WORK TO COMPLETE
Whenever the string "https" turns up in a line below, that line should be copied.

DATASET RECORDS
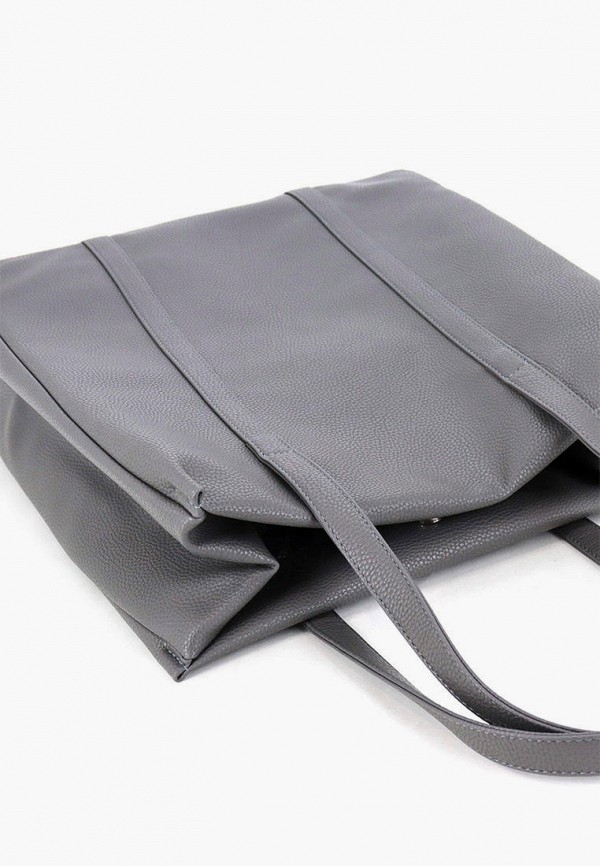 фото Сумка solo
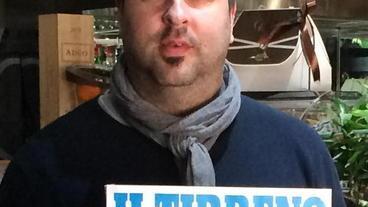 Mercato sull’Aurelia o no? Parlane con Il Tirreno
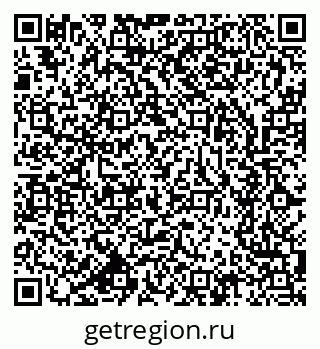79633702428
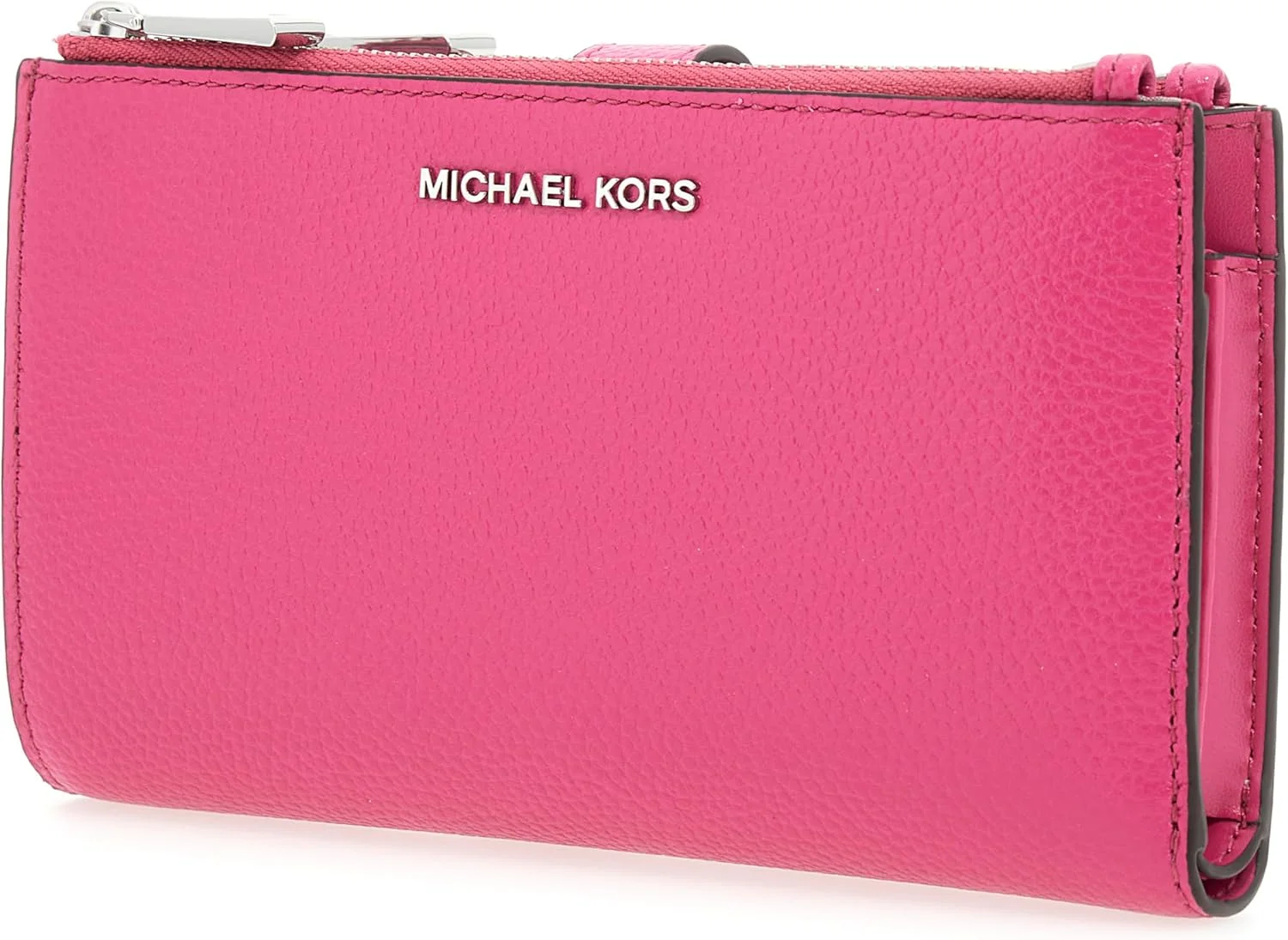 کیف پول مچی زنانه مایکل کورس مدل Dblzp (بسته 2 عددی) کیف پول مچی زنانه مایکل کورس مدل Dblzp (بسته 2 عددی)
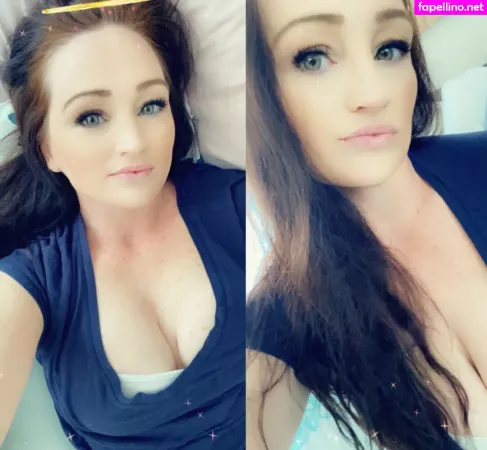 Rachierach429 OnlyFans Thumbnail #CuROwJeQLc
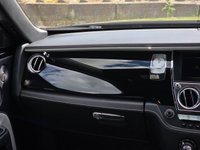 USED 2020 ROLLS-ROYCE GHOST 6.6 V12 Saloon 4dr Petrol Auto Euro 6 (563 bhp) FSH|SHOOTINGSTARS|REARTHEATRE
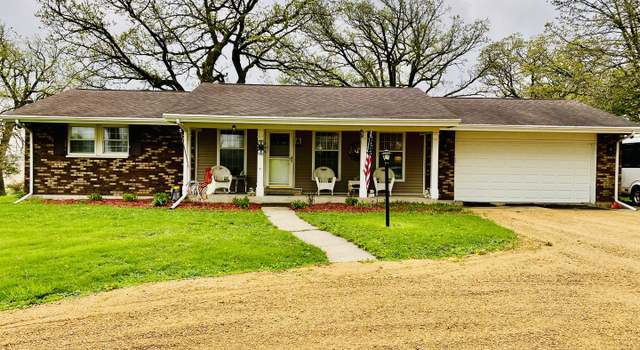 Photo of 7005 E Il Route 64, Chana, IL 61015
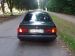 BMW X6 1990 с пробегом 1 тыс.км. 3 л. в Виннице на Auto24.org – фото 8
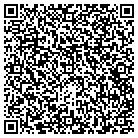 QR code with Kannady Industries Inc contacts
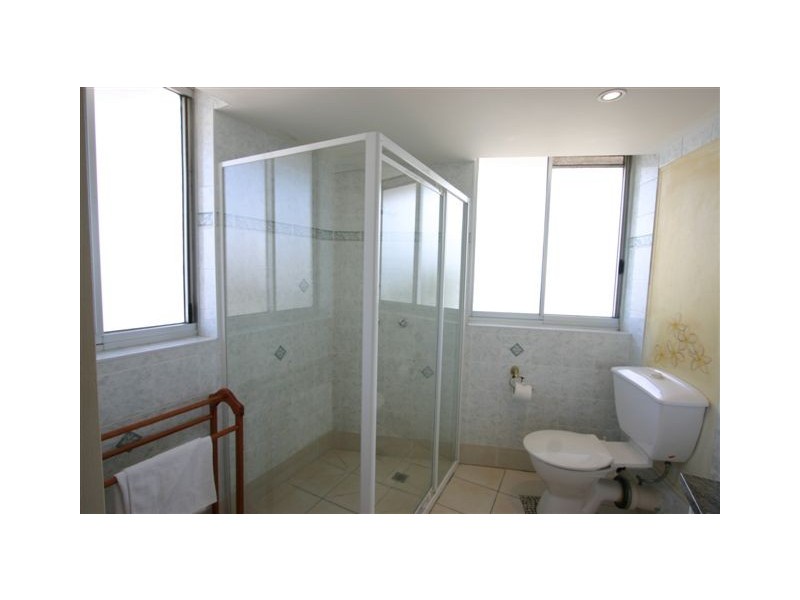 40/180 Marine Parade, Rainbow Bay QLD 4225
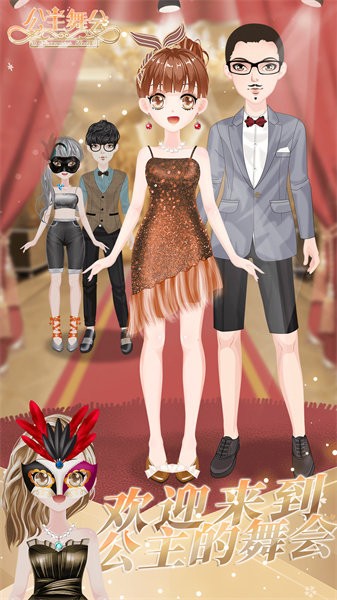 ����鿴��ͼ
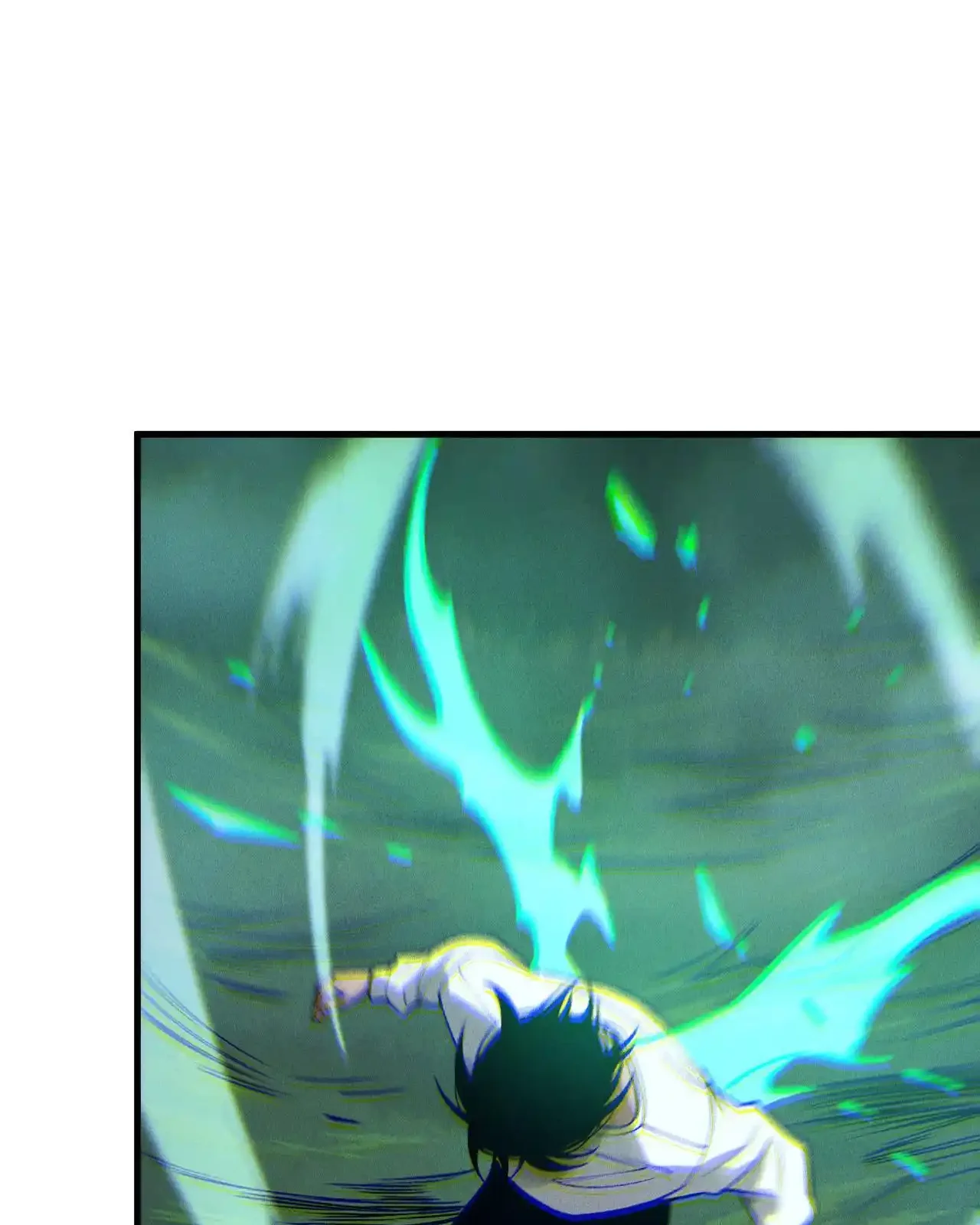 Read Necromancer, the Ultimate Scourge! fr Manga Online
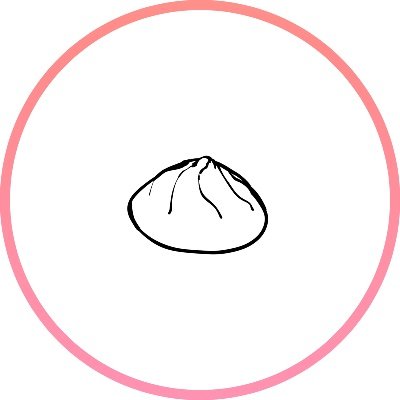 え◯ちは勝ったり負けたりが好きです。
https://t.co/v64jfqB6IP
https://t.co/gpuhuBGQPl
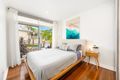Property photo of 4/15 Bridge End Wollstonecraft NSW 2065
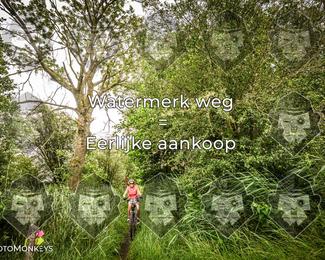 Foto's Hel van Harkema 04-07-2026 | Mountainbike & Gravel photo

SOLUTION TO THE EXERCISE
https://t.co/v64jfqB6IP
https://t.co/gpuhuBGQPl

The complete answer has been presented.